Mom Shares Daughter's Words to a Friend Subjected to Racism: "I'll Hurt With You"

After Rachel Macy Stafford's daughter tearfully recalled her best friend being subjected to racism on their school bus one afternoon, the mom says the young girl's actions and words in response are something she'll "never forget." When the girl asked her friend if she was OK and got no response, she "scooted closer" to her friend, and because she didn't know what else to do, she says she just "hurt with her."

In a touching post to her blog's Facebook page, The Hands Free Revolution, the New York Times bestselling author shared what she's learned from watching her daughter's relationship with her best friend unfold over the years and what her girl's words mean to her.

"I hurt with her. It took me a moment to recover from that. I filed those powerful words away and continued observing this mighty pair," Rachel wrote in the post, before outlining all the ways these girls have supported each other. "They respond compassionately to each other's needs. When one cannot have a treat due to gluten allergies or braces, the other goes without too. And when they have disagreements, they look into each other's eyes, listen to each other's words, and work through it."

The mom continued, explaining that the pair attended a basketball camp together this Summer, where they were the only two girls. Although they were initially shocked, they powered through together by playing hard and cheering each other on all Summer long. On the final day, Rachel dropped the girls off, and her daughter said to her best friend: "Thank you so much for going with me to that new camp. If you hadn't been there, I don't know what I would have done!"

Her best friend responded: "If you ever have to go to a new basketball camp, don't worry. I will always go with you."

After hearing this exchange, Rachel, who says she is constantly taking note "of what these two friends have to teach me," is now hoping that the whole world can learn something from the special bond they share.

She wrote:

What if we collectively remember, "I'll hurt with you," is something we can all do when we don't know what to do? What if we collectively look into the eyes of our brothers and sisters to acknowledge their story and their pain rather than closing our eyes or looking away? What if we collectively acknowledged our privileges and blessings would be even greater if shared by our sisters and brothers? What if we collectively agree it is not "your back" or "my back," but "our back" if we are to create a unified and peaceful world for future generations?

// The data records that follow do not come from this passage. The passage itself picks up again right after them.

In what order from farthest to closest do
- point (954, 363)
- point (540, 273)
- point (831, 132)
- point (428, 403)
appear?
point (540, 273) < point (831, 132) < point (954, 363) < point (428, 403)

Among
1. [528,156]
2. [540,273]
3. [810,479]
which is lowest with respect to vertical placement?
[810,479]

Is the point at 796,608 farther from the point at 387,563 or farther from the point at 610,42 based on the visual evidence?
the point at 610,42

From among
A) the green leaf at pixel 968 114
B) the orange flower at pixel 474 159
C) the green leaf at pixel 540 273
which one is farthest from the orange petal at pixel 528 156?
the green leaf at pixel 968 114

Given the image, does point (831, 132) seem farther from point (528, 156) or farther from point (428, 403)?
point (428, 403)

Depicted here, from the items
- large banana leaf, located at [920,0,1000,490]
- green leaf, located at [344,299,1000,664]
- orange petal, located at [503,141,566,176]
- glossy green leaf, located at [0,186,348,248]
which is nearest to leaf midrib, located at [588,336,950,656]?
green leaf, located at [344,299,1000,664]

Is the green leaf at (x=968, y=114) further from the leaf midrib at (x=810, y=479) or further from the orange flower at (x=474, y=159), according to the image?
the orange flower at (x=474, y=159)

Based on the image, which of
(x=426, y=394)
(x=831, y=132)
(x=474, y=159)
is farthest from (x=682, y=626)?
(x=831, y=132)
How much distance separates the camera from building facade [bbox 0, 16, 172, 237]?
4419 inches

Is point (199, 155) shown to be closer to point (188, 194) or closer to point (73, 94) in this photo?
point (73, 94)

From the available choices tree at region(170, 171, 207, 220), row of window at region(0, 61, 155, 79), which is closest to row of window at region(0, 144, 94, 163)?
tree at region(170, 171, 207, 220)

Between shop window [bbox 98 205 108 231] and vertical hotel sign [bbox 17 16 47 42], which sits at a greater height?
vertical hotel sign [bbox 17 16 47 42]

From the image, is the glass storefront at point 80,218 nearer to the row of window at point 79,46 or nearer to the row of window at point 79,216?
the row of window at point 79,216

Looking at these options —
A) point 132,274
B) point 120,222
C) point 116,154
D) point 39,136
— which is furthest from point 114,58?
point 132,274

I think we can all agree there is a lot on the line for our country right now. Unity, peace, progress, understanding, and love are all on the line, and it's hard to know if they're going to make the cut. But then my husband sends me a photo. And this is what I see on the line at a local football game. The goal of this mighty little team is not to win, have the most, or be the best. The goal of this mighty little team is to love . . . to love each other as they want to be loved. The goal of this team is to have "our back." For they know they are stronger together than they are alone. Let us take note. There's so much on the line.